EXERCISE AIM: Update the entries from the line that contains "How far is [156,541]" through the end of the entries by replacing "wooden fence" with "picket fence", keeping everything else unchanged.

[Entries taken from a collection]
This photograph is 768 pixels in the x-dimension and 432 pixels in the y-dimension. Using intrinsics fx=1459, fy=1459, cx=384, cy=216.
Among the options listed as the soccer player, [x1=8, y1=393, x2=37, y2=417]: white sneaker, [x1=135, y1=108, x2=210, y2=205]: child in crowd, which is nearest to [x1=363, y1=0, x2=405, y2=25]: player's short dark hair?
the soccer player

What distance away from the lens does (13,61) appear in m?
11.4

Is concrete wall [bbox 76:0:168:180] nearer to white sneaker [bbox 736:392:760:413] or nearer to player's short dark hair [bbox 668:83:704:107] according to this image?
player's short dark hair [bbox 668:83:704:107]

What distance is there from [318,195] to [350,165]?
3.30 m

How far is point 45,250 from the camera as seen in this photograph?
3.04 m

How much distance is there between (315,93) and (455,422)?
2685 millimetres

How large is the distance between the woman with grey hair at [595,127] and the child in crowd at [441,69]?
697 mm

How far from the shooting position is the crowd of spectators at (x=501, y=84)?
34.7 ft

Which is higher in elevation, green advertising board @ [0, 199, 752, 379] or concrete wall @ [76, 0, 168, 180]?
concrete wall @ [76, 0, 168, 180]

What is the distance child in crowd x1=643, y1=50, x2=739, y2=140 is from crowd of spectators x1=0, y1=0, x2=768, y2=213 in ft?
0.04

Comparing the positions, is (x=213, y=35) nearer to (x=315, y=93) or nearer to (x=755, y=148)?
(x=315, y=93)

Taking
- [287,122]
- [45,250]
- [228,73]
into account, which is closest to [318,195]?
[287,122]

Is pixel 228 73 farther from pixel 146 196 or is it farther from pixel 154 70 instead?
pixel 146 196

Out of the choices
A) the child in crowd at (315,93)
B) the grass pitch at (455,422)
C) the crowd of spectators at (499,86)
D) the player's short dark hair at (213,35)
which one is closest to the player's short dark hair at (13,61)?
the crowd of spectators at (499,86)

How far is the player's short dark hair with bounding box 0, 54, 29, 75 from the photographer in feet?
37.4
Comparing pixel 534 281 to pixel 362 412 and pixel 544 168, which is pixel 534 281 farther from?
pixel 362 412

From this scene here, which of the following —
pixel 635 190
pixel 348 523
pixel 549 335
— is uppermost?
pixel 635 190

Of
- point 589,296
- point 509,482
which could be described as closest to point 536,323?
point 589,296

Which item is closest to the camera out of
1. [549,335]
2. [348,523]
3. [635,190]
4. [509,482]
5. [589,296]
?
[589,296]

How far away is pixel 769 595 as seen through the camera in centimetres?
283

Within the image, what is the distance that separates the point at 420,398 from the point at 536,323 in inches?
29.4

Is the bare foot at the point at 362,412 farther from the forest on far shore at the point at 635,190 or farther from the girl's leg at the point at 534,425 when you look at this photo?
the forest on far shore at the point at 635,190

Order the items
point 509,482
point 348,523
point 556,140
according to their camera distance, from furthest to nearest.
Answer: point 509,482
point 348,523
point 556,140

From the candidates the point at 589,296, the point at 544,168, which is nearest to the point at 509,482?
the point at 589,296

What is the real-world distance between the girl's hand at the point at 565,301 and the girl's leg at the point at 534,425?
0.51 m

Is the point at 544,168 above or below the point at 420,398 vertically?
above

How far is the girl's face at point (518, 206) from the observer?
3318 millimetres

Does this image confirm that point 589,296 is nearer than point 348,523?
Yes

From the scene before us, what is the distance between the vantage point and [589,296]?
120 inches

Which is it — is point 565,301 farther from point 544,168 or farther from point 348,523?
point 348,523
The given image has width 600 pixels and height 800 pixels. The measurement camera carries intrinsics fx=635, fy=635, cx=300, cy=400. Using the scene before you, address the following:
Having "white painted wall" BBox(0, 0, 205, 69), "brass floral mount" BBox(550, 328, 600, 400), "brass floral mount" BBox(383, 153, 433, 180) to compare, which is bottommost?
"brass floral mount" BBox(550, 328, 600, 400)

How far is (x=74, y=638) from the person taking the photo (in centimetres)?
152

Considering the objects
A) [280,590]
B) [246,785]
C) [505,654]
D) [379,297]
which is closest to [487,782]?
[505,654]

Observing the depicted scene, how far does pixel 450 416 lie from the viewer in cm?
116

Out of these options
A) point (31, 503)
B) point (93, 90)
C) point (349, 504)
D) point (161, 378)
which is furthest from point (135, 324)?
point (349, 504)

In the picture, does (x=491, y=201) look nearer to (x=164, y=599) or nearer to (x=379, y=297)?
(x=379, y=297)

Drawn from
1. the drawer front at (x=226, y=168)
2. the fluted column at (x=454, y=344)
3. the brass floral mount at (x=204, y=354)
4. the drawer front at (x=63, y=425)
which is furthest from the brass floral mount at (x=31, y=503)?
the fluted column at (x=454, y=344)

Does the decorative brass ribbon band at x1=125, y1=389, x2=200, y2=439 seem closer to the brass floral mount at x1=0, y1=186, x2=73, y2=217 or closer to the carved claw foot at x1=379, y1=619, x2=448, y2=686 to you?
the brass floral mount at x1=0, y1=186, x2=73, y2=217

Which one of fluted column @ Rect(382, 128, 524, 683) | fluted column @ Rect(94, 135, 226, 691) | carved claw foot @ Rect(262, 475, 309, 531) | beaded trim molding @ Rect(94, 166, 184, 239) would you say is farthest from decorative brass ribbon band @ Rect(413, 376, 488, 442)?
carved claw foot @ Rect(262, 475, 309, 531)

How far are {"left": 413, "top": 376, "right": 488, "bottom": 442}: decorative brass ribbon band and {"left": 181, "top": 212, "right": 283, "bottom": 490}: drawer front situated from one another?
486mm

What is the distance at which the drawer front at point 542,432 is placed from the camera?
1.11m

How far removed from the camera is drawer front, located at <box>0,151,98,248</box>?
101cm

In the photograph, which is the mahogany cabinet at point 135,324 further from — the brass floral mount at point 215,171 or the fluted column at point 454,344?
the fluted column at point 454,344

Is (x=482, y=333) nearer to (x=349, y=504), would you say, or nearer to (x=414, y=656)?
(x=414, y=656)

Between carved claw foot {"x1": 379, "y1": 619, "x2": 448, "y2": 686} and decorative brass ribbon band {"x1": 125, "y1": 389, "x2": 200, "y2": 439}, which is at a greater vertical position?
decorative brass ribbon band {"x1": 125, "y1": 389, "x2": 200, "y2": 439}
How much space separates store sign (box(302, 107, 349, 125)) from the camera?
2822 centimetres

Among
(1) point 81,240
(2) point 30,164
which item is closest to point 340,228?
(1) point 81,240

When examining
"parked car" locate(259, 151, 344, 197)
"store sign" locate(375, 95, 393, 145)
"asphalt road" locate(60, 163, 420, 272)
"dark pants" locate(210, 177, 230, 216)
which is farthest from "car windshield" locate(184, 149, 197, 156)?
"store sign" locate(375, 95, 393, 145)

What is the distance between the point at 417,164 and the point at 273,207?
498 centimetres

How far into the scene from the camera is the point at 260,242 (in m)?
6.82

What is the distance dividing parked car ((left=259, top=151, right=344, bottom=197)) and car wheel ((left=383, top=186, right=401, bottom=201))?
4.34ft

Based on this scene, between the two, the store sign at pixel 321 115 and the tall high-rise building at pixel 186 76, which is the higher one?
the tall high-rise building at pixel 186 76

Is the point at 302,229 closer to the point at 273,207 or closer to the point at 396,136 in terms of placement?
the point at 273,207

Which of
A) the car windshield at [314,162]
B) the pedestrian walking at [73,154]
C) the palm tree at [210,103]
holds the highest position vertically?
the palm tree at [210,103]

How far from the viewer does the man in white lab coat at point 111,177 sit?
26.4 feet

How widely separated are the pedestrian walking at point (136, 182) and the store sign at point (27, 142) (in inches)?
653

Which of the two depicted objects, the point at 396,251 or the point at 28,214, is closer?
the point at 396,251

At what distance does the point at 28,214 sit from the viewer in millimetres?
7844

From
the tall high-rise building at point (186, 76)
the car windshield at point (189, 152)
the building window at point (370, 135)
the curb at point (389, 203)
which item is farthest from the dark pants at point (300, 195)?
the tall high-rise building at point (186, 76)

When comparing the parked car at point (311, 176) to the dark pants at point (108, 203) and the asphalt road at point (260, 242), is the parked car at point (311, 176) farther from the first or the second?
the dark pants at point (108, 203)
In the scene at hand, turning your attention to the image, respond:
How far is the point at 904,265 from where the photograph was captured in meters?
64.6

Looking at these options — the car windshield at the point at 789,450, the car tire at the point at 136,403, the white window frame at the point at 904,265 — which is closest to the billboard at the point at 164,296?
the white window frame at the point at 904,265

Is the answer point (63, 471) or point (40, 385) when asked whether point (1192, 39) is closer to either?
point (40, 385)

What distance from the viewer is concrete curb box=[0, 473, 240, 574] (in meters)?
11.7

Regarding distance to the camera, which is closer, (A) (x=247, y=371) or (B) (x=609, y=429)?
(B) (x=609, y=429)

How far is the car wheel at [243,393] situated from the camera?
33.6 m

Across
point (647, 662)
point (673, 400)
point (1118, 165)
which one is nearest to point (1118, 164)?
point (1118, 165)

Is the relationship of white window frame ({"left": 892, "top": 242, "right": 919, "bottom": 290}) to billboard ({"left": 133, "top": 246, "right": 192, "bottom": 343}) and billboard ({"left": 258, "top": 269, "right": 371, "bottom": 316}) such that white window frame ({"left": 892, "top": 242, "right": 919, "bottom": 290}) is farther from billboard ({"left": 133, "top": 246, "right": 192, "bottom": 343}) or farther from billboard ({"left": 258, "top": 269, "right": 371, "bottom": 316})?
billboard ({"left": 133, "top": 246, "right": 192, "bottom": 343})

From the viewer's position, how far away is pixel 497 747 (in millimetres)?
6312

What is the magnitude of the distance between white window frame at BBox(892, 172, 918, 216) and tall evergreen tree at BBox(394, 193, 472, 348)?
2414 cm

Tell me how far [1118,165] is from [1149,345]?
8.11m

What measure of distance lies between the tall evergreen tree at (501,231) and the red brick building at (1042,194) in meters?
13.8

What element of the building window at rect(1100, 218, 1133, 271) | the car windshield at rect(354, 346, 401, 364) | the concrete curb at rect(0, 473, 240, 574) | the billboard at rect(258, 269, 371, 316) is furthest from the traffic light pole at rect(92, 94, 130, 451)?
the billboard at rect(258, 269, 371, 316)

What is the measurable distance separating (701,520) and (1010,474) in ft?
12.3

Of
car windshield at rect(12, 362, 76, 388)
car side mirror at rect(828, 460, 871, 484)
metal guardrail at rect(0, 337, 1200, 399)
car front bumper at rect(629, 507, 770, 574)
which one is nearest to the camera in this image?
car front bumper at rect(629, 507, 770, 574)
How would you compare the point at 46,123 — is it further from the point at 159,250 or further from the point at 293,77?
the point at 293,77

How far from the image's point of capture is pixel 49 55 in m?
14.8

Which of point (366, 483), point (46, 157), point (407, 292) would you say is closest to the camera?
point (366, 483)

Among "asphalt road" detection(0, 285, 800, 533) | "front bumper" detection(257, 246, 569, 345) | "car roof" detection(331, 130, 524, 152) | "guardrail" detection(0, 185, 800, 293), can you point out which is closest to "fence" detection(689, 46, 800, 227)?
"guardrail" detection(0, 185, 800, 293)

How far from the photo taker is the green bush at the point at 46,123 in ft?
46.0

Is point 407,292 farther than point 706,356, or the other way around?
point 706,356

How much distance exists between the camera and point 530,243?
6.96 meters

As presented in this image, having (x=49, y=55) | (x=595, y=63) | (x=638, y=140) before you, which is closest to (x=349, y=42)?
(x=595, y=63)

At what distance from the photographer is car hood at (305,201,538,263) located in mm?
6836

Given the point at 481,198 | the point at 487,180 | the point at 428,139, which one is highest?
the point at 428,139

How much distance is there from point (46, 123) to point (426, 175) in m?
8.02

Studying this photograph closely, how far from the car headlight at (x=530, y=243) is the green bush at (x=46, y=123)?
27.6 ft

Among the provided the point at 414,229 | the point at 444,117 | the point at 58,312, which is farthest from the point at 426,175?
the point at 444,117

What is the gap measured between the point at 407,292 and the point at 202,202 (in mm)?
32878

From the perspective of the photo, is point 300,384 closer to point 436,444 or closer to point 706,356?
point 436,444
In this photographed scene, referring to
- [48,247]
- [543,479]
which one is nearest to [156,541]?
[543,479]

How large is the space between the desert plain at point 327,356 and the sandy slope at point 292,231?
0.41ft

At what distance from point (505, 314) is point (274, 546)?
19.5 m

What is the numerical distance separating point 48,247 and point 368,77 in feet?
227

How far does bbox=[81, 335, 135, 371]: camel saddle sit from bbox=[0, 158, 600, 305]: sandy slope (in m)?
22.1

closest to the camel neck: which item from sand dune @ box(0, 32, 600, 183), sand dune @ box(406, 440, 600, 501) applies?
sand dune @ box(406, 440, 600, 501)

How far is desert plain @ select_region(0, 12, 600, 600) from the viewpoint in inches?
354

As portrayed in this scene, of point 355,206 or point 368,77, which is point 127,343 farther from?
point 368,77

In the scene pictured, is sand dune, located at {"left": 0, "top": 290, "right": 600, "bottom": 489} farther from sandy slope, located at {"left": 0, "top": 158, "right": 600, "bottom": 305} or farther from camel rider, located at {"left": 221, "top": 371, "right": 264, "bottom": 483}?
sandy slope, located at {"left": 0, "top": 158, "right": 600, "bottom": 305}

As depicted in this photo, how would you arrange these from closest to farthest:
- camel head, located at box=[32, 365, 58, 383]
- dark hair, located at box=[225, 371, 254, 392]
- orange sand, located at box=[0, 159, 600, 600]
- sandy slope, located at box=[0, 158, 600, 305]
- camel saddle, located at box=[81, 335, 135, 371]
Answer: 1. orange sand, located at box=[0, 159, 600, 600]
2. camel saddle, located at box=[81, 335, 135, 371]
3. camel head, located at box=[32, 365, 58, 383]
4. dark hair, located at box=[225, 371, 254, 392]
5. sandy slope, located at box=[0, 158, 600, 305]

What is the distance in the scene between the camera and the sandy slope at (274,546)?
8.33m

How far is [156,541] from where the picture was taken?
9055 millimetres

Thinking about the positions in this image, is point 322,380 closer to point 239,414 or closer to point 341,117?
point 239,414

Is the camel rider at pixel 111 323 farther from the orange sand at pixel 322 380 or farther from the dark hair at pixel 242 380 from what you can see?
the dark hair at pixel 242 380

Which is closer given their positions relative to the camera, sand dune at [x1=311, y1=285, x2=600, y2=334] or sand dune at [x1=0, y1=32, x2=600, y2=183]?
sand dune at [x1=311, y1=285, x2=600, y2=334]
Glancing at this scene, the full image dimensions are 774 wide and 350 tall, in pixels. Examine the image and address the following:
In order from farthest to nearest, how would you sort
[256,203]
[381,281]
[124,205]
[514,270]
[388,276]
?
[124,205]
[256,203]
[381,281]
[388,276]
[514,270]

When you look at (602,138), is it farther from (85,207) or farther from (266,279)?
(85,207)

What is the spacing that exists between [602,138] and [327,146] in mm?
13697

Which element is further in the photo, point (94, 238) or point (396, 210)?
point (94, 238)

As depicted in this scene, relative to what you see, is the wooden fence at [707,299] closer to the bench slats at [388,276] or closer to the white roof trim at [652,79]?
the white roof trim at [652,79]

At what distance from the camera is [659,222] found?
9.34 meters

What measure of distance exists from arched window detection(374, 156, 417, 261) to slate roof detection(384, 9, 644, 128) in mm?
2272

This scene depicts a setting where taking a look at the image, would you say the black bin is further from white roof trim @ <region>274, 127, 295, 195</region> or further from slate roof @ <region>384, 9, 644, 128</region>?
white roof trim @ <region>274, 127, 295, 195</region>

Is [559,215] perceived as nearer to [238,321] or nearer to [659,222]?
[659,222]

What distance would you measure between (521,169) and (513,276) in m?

EXERCISE ANSWER:
How far is [156,541] from where the picture was taken?
9055 millimetres

Thinking about the positions in this image, is point 322,380 closer to point 239,414 or closer to point 341,117?
point 239,414

Is the camel rider at pixel 111 323 farther from the orange sand at pixel 322 380 or farther from the dark hair at pixel 242 380 from what you can see?
the dark hair at pixel 242 380

Which is closer given their positions relative to the camera, sand dune at [x1=311, y1=285, x2=600, y2=334] or sand dune at [x1=0, y1=32, x2=600, y2=183]?
sand dune at [x1=311, y1=285, x2=600, y2=334]
Glancing at this scene, the full image dimensions are 774 wide and 350 tall, in pixels. Examine the image and address the following:
In order from farthest to nearest, how would you sort
[256,203]
[381,281]
[124,205]
[514,270]
[388,276]
?
[124,205]
[256,203]
[381,281]
[388,276]
[514,270]

When you look at (602,138), is it farther from (85,207) or farther from (266,279)?
(85,207)

What is the spacing that exists between [602,138] and [327,146] in mm?
13697

Which element is further in the photo, point (94, 238) or point (396, 210)?
point (94, 238)

As depicted in this scene, relative to what you see, is the picket fence at [707,299] closer to the bench slats at [388,276] or closer to the white roof trim at [652,79]?
the white roof trim at [652,79]

At what distance from the camera is [659,222] found?
9.34 meters

What measure of distance exists from arched window detection(374, 156, 417, 261) to slate roof detection(384, 9, 644, 128) in mm?
2272

This scene depicts a setting where taking a look at the image, would you say the black bin is further from white roof trim @ <region>274, 127, 295, 195</region> or further from slate roof @ <region>384, 9, 644, 128</region>?
white roof trim @ <region>274, 127, 295, 195</region>

Is [559,215] perceived as nearer to [238,321] or nearer to [659,222]?
[659,222]

What distance would you measure between (521,169) and (513,276) in m?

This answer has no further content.